IMG_1425.JPGIt is human nature to want to reciprocate actions, whether good or bad.  When someone does something nice for us, we want to pay them back or pay it forward.  When someone is horrible or mean, we want to be equally mean back.  But an “eye for an eye” isn’t always right or fair.  In our world where we work towards fairness and equality, it can be truly difficult to stand up and do the right thing when we really want others to feel our pain.

Parshat Vayigash, our Torah portion for this week, is the continuation of the saga between Joseph and his brothers.  Yehudah, one of the master perpetrators of the evil against Joseph, stands up for his brothers and asks to be imprisoned to spare Benjamin.  Later, Joseph reveals himself to his brothers, his brothers tell Jacob that Joseph is still alive, seventy members of Jacob’s people follow him down to Egypt, and the family is reunited.  At this point the narrative takes pause.

In the first lines of the parshah, we see Yehudah stand up for his brothers, we see him try to right the wrong he did against Joseph, leaving Joseph with a choice.  Joseph can continue to imprison Benjamin; in doing so he would certainly inflict pain on his brothers, the kind of pain he felt years earlier when he himself was sent off.  But, he would also cause more pain to his father, something he could not stomach.

Joseph is ultimately moved to tears by the speech his brother Yehudah gives.  He realizes that keeping Benjamin would be acting as his brothers did, stooping to their level.  Instead, he decides to rise above it and do what is right.  And in a sense, Joseph is still reciprocating.  He’s not reciprocating the pain he felt much earlier in his life, he’s reciprocating the positive step forward he sees from Yehudah.
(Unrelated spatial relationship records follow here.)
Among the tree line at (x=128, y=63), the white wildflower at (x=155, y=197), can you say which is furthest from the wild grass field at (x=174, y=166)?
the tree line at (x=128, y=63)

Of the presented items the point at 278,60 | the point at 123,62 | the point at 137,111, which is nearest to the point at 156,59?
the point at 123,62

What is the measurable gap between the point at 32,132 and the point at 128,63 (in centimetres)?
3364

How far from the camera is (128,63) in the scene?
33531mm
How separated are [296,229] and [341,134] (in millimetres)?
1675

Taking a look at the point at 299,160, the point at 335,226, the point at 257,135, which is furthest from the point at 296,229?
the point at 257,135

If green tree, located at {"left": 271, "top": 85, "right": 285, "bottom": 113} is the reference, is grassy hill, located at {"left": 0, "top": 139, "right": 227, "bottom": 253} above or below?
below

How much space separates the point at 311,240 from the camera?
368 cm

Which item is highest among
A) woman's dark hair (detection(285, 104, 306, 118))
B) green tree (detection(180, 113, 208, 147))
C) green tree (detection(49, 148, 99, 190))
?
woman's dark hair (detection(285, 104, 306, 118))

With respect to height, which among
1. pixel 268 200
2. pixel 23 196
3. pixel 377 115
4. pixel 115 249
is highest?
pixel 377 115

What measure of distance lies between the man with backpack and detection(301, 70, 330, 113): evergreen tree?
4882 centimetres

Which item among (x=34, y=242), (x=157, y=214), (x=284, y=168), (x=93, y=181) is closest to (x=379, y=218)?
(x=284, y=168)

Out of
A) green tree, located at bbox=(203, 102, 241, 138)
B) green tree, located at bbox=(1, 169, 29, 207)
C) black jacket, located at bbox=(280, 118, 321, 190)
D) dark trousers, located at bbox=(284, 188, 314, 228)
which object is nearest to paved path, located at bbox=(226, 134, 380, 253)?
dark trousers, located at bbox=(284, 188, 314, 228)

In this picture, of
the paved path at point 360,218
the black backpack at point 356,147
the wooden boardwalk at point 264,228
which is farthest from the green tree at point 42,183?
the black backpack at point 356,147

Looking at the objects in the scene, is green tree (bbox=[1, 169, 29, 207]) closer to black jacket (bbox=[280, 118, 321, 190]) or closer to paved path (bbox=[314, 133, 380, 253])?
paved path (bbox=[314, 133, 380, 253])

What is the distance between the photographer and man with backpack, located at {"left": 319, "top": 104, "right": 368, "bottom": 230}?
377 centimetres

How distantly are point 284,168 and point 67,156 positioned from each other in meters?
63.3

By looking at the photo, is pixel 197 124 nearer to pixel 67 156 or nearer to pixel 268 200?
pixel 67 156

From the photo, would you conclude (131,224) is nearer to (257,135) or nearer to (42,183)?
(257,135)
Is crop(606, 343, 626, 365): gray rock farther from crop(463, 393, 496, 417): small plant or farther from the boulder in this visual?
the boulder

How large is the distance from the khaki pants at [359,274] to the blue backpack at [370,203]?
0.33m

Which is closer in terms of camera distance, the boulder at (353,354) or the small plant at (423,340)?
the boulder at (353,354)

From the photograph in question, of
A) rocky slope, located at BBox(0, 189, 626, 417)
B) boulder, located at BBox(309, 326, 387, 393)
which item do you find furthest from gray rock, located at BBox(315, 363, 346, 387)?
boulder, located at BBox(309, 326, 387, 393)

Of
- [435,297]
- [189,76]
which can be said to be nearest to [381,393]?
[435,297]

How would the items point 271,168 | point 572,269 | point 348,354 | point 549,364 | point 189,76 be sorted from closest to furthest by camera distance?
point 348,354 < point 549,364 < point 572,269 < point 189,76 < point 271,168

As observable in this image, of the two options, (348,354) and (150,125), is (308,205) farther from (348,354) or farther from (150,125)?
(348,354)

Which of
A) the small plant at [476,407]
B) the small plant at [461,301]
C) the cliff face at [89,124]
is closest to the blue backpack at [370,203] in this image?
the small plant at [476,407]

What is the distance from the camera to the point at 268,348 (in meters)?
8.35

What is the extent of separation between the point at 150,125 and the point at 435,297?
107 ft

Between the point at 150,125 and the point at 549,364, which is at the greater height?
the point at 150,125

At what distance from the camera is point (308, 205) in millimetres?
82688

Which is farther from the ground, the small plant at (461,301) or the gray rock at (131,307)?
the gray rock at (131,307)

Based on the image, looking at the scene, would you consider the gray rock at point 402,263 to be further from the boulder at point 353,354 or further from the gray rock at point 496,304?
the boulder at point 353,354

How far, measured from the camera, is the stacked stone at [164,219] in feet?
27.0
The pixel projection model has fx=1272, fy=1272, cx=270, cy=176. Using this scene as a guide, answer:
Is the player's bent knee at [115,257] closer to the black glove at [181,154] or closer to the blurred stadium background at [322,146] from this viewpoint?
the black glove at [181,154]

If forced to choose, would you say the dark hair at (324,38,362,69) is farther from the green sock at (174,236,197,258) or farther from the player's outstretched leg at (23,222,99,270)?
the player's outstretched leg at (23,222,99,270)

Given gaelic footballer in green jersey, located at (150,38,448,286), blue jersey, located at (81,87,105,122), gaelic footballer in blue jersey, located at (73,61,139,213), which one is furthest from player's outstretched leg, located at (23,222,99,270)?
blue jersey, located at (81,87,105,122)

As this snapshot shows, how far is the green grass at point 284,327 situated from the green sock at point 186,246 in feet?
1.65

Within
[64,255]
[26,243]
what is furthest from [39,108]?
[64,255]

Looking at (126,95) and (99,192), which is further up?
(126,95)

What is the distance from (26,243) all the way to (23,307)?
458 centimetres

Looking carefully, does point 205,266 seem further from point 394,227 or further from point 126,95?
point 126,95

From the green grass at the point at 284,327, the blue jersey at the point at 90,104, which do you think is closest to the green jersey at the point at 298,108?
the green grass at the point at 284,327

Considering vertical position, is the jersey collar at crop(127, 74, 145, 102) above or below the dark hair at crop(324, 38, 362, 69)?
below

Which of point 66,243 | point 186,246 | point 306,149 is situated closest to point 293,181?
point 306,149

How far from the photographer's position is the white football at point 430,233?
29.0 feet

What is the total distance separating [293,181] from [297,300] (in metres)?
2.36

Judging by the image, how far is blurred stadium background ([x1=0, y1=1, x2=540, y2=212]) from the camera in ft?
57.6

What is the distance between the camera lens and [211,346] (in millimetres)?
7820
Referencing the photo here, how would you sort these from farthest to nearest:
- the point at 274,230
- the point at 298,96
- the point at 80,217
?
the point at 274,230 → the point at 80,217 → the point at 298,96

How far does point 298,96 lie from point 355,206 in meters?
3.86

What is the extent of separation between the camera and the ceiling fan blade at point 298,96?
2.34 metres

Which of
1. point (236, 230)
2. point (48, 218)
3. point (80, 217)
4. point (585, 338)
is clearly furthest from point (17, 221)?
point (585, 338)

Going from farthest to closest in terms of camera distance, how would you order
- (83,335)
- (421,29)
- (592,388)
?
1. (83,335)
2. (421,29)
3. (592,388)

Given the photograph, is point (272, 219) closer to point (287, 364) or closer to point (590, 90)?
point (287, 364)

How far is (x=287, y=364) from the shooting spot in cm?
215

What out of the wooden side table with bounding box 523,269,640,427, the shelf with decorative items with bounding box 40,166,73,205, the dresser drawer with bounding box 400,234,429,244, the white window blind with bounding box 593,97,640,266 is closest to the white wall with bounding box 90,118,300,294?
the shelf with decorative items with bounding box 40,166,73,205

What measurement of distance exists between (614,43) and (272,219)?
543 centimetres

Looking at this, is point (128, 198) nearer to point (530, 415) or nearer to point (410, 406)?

Siblings know how to push each other’s buttons better than anyone else.  It would have been easy for Joseph to wrong his brothers as they had wronged him, but instead, Joseph gathers his inner strength and is able to rise above the pettiness and past negative of their relationship.  What better reminder that while it is easy to commit a wrong in retaliation for a wrong, righting a situation will always yield the better outcome.